[YOUR INSTRUCTIONS] Quote the material below exactly as written, from the first line to the line that holds "The model processed", endpoints included.

[SUPPLIED MATERIAL]
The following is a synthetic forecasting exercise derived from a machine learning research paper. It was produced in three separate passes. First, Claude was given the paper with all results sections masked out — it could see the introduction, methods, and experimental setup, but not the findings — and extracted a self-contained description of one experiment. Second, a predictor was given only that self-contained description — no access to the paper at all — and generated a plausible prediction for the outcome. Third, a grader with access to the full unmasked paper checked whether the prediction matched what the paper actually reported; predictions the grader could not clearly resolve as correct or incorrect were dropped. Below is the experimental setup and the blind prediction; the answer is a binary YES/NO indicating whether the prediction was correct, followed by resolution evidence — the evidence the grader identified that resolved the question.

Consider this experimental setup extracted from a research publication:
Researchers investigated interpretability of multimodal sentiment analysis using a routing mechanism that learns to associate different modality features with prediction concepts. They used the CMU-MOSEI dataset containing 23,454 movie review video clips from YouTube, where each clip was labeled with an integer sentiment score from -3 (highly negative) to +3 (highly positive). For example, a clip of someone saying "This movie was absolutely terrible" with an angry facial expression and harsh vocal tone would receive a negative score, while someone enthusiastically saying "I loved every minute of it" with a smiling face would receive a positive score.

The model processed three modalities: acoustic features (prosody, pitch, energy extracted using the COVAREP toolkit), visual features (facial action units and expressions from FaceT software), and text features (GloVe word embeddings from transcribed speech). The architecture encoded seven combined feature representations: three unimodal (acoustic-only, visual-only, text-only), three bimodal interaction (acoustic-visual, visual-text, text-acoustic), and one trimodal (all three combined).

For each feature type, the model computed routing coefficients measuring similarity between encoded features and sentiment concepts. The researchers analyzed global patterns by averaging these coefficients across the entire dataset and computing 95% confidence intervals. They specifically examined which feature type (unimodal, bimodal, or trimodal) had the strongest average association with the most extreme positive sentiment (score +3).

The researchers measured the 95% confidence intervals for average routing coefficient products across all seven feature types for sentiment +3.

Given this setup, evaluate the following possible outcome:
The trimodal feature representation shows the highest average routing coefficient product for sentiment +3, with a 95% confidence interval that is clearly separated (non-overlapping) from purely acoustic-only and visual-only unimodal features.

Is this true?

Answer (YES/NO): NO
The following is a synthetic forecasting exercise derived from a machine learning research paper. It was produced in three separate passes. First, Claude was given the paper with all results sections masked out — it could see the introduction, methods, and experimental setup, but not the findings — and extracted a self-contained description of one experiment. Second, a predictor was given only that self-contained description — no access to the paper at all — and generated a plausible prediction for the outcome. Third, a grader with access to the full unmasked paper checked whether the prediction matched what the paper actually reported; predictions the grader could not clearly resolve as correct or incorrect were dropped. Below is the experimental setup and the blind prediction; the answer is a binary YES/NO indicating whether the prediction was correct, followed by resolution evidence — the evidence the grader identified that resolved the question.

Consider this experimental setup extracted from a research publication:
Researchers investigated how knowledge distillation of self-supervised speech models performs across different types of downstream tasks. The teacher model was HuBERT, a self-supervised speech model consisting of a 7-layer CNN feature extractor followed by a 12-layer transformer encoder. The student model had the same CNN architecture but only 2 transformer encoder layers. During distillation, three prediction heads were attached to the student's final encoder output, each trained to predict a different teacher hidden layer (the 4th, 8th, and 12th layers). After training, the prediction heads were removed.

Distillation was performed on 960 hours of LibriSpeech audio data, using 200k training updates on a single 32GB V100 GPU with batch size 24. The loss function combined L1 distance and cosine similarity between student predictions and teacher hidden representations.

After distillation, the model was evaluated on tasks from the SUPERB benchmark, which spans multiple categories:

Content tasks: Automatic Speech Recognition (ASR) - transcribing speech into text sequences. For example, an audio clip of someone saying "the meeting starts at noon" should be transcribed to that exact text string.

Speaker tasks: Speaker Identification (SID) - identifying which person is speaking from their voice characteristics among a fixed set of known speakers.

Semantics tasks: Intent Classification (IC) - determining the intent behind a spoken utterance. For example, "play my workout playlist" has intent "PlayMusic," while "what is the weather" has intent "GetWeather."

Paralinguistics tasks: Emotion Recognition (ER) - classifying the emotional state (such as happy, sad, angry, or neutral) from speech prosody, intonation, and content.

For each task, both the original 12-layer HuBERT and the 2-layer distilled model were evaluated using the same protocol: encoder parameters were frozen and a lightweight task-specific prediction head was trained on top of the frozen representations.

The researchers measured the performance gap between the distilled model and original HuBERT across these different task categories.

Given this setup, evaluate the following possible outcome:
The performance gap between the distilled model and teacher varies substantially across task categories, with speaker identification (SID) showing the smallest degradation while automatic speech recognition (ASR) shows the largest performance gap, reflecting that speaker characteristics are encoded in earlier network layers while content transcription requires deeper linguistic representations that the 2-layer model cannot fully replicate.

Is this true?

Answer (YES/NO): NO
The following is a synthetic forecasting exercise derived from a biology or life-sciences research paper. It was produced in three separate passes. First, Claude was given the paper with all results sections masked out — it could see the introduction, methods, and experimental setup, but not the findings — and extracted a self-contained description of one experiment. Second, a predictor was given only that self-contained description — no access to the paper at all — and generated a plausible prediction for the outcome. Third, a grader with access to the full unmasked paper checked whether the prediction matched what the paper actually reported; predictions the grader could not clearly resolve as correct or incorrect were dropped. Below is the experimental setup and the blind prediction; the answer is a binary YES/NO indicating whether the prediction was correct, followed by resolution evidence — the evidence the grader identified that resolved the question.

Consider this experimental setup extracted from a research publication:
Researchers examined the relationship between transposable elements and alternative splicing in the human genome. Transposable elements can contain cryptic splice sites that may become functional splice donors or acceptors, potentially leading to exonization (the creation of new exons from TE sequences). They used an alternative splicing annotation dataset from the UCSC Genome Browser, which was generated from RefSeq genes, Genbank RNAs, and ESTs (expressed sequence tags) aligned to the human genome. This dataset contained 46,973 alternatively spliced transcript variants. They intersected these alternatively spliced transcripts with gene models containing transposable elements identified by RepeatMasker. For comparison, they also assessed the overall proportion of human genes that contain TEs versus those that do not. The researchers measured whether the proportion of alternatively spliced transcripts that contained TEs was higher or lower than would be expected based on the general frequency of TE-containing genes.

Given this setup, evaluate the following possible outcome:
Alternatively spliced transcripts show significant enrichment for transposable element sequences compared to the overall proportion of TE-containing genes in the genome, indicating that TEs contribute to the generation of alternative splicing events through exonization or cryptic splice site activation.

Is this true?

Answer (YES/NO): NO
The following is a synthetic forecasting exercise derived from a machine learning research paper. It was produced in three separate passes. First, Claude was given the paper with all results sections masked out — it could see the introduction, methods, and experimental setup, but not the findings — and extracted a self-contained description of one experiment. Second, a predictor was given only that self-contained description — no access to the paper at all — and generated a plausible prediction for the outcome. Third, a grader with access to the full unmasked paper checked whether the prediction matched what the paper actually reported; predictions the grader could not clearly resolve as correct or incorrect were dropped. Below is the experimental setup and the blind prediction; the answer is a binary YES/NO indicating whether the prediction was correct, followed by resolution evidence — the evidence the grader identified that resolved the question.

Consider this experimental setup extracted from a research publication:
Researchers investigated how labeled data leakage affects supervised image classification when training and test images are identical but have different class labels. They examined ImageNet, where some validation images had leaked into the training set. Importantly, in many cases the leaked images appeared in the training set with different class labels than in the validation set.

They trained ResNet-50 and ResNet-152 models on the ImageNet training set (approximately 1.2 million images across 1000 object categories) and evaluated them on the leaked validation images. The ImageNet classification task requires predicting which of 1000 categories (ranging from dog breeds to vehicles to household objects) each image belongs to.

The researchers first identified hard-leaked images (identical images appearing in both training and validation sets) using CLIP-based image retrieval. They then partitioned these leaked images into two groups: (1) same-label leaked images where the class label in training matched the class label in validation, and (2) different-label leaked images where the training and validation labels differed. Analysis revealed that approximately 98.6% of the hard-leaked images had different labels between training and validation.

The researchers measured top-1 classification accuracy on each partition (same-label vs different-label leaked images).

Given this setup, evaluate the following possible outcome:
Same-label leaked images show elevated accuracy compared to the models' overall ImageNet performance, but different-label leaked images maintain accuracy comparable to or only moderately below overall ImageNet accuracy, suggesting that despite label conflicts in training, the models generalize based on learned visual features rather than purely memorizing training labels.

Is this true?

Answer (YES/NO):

[WRITTEN ANSWER]
The following is a synthetic forecasting exercise derived from a machine learning research paper. It was produced in three separate passes. First, Claude was given the paper with all results sections masked out — it could see the introduction, methods, and experimental setup, but not the findings — and extracted a self-contained description of one experiment. Second, a predictor was given only that self-contained description — no access to the paper at all — and generated a plausible prediction for the outcome. Third, a grader with access to the full unmasked paper checked whether the prediction matched what the paper actually reported; predictions the grader could not clearly resolve as correct or incorrect were dropped. Below is the experimental setup and the blind prediction; the answer is a binary YES/NO indicating whether the prediction was correct, followed by resolution evidence — the evidence the grader identified that resolved the question.

Consider this experimental setup extracted from a research publication:
Researchers investigated interpretability of multimodal sentiment analysis using a routing mechanism that learns to associate different modality features with prediction concepts. They used the CMU-MOSEI dataset containing 23,454 movie review video clips from YouTube, where each clip was labeled with an integer sentiment score from -3 (highly negative) to +3 (highly positive). For example, a clip of someone saying "This movie was absolutely terrible" with an angry facial expression and harsh vocal tone would receive a negative score, while someone enthusiastically saying "I loved every minute of it" with a smiling face would receive a positive score.

The model processed three modalities: acoustic features (prosody, pitch, energy extracted using the COVAREP toolkit), visual features (facial action units and expressions from FaceT software), and text features (GloVe word embeddings from transcribed speech). The architecture encoded seven combined feature representations: three unimodal (acoustic-only, visual-only, text-only), three bimodal interaction (acoustic-visual, visual-text, text-acoustic), and one trimodal (all three combined).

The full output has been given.